Faces de Uma Mulher | Crítica

Filmes que contam a trajetória única de uma pessoa tem ficado mais tradicionais ao longo do tempo a medida que dá a possibilidade de vários atores poderem entrar e mergulhar no mesmo papel e assim conseguirmos ver uma história completa sobre a vida de alguém. O que não é diferente no caso do filme Faces de Uma Mulher (Orpheline, 2017) onde acompanhamos a trajetória e vida de uma mulher que sempre acaba por tomar decisões erradas em sua vida.

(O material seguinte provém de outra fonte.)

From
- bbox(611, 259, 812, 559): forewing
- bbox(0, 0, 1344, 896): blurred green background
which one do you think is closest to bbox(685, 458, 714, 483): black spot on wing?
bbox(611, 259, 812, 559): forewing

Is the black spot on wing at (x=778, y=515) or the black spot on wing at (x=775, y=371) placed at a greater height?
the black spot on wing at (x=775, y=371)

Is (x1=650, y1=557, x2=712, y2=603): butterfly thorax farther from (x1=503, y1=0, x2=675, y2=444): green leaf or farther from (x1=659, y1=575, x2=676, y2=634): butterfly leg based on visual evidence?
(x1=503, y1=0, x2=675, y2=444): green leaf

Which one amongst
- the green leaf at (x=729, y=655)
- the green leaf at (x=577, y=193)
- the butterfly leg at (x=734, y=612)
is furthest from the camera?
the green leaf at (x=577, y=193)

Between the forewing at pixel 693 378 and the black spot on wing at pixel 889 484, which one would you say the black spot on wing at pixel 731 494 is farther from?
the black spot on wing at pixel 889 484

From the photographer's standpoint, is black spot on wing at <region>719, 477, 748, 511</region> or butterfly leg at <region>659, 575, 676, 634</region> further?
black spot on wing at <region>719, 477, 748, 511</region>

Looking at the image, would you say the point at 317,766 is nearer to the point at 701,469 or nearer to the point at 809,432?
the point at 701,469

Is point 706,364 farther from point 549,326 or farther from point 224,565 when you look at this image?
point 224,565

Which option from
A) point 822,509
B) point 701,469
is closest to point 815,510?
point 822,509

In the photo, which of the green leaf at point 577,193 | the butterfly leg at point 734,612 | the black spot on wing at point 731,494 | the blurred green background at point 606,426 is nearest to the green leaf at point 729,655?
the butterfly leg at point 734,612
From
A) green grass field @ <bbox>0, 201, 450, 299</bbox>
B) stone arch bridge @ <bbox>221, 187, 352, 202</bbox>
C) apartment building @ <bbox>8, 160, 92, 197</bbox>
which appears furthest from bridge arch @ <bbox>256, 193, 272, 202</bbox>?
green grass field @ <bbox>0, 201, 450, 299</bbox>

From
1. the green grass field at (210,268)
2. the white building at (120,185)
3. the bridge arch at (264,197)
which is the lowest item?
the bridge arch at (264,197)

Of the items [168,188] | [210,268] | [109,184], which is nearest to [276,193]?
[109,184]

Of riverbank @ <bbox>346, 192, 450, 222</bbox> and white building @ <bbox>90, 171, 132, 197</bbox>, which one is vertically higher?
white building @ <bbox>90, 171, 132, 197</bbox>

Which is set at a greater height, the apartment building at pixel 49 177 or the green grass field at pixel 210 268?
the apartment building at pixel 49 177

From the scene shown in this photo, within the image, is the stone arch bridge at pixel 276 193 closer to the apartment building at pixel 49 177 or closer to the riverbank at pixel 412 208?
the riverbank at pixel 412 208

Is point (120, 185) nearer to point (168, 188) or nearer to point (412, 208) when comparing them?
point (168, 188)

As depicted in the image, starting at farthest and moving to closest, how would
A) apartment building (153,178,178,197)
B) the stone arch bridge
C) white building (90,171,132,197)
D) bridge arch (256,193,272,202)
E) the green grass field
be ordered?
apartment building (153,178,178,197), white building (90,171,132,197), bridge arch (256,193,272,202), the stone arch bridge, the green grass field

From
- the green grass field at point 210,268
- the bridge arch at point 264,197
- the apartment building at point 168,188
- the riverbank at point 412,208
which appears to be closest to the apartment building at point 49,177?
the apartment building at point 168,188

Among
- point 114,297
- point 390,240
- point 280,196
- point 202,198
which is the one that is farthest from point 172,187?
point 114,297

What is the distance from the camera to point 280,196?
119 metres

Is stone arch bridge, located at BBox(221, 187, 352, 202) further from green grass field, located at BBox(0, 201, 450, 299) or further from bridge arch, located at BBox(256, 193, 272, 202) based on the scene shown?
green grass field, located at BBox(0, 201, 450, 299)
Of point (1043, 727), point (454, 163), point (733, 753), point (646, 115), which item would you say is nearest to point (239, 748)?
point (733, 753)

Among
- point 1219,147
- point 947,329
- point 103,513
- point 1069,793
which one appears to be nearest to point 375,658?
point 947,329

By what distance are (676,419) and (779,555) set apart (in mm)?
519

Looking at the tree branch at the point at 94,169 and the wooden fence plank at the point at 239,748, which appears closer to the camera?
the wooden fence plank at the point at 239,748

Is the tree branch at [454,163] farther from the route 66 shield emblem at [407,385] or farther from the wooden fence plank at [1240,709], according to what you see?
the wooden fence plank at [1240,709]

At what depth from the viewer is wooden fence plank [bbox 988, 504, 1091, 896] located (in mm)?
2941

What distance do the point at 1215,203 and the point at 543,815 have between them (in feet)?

Assim, somos apresentados logo de cara a Renée (numa atuação sóbria e que não empolga muito de Adèle Haenel) uma professora de ensino fundamental em relacionamento sério mas que tudo muda na sua vida quando ela recebe a visita da policia dizendo que ela está presa por roubo e que seu nome não é Renée. Assim acompanhamos igual o noivo, a confusão com a situação que está para começar.

Foto: Mares Filmes

A partir desse começo rápido e que sabe bem dosar as cenas de um vida simples e pacata da personagem com essa mudança brusca entramos de cabeça na vida dela. A cada nova situação voltamos no tempo para seremos apresentados a motivos e uma história do passado que ajudou a moldar o presente dela.

A medida que Tara (Gemma Arterton) re-aparece na vida da personagem somos mudados de cenário e conhecemos a jovem Sandra (com uma atuação magnética que nos prende a tele de Adèle Exarchopoulos) e assim Faces De Uma Mulher mostra o envolvimento das duas a medida que vivem de se envolver com os homens ricos que apostam em corridas de cavalo. Como uma dupla de criminosas o envolvimento das duas acaba por ser explosivo e gerar uma excelente receita para o desastre.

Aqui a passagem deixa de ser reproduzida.